ABD burası, imaj her şey; mucizelere inanılan bir ülke. Sarah Palin, işini mucizelere bırakmayacak kadar akıllı da görünüyor. Nasıl Hillary adaylık yarışından çekilirken kendi seçmenlerine Obama’yı desteklemelerini söylemişse, Palin de Hillary’ye gönül vermiş kadınların gönlünü aldı gelirayak. Kadınların yönetim kademelerine doğru yükselmelerini engelleyen cam tavan metaforuna gönderme yaparak “Hillary cam tavanda bir çok delik açtı” diyerek onurlandırdı onu. Onun da imajı tıpkı Obama gibi hem o hem bu, ne o ne de bu demeye müsait. Obama nasıl hem siyah hem melez, hem Müslüman hem Hristiyan, hem Doğulu, Afrikalı ama Amerikalı ise ve de hiçbiri değilse; Palin de hem tutucu, mutaassıp hem de özgür; hem Alaska’nın bağımsızlığını isteyip hem Birleşik Devletler kültüne inanıyorsa; hem hepsi hem de değilse, imajın bile Amerikan pragmatizmine uygun yaratıldığını söyleyebiliriz.

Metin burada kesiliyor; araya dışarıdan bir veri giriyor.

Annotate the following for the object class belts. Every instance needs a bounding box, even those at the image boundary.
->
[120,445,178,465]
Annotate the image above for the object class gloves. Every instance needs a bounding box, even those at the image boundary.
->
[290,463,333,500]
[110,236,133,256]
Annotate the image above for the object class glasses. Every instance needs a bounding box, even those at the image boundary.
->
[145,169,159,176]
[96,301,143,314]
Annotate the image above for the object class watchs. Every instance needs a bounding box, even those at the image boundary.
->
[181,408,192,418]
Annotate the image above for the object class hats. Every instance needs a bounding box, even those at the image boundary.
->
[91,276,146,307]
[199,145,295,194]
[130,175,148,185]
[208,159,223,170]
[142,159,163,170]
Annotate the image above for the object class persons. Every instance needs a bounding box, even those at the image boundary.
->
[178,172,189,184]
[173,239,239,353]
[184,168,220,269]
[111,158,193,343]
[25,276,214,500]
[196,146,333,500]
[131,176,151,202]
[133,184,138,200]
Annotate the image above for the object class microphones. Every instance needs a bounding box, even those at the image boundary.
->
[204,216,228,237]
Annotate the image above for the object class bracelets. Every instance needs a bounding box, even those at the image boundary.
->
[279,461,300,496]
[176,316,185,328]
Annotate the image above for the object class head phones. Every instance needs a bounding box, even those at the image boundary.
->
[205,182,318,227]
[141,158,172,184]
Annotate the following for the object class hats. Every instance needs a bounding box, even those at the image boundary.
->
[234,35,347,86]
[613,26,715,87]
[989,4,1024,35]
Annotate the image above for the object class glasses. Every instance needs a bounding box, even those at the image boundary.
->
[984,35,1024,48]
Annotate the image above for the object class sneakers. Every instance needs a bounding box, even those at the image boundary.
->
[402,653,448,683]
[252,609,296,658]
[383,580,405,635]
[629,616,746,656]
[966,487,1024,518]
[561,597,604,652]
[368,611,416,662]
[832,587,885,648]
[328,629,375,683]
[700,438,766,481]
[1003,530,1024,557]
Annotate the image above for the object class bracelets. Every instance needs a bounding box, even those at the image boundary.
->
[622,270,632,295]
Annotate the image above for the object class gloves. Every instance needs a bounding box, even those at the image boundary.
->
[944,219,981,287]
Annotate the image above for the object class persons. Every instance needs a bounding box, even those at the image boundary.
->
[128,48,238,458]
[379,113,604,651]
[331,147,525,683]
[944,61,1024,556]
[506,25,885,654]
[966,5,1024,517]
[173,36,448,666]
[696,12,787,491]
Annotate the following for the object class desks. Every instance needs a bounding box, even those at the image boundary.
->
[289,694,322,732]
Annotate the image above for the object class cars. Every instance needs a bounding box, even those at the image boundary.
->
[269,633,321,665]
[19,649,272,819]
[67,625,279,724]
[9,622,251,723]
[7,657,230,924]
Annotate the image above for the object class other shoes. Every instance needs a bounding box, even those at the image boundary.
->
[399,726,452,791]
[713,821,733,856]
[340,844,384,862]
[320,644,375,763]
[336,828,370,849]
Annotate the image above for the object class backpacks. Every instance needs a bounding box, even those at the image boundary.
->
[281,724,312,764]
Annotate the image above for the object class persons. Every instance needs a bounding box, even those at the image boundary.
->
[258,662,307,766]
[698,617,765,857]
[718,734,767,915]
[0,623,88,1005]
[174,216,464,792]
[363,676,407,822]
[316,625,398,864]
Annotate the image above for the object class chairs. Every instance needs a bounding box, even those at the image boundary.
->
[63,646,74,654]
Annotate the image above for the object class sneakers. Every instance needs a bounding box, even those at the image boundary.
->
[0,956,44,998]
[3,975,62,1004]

Bu seçimlerde renkli imajlar yarışıyor görünürde; ama hangi imaj sahibi kazanacak olursa olsun, kazanan, ABD’nin bütün bu imaj parçalarının toplamıyla verdiği mesaj olacak aslında. Kadınlardan, siyahlardan, geçmişteki Müslümanlıktan, yoksul çocukluklardan, melezliklerden, en dipten Harvard’a yükselen dışlanmışlardan oluşan fırsatlar ülkesi imajı bu. Kendi halkının her rengiyle, diliyle ve ırkıyla barışıkmış gibi görünen bir ABD. Ama bunların hiçbiri de olmayan; içten içe üniter ve mermer gibi katılaşmış bir ulus olmayı düşleyen... Kampanya bittiğinde, renkli bayraklar ve sabun köpükleri dağıldığında kendi gerçekliğiyle çırılçıplak ortada kalacak olan ABD’nin, içeride ve dışarıda herkes için daha adil ve hakkaniyetli olacağının garantisi ise yok. ABD halkı pencereden bakıp tank aramaktan kurtuluncaya, dışlanmışlar ve ezilenler gerçekler lehine imajları ve cam tavanları parçalayıncaya kadar, yok sahiden!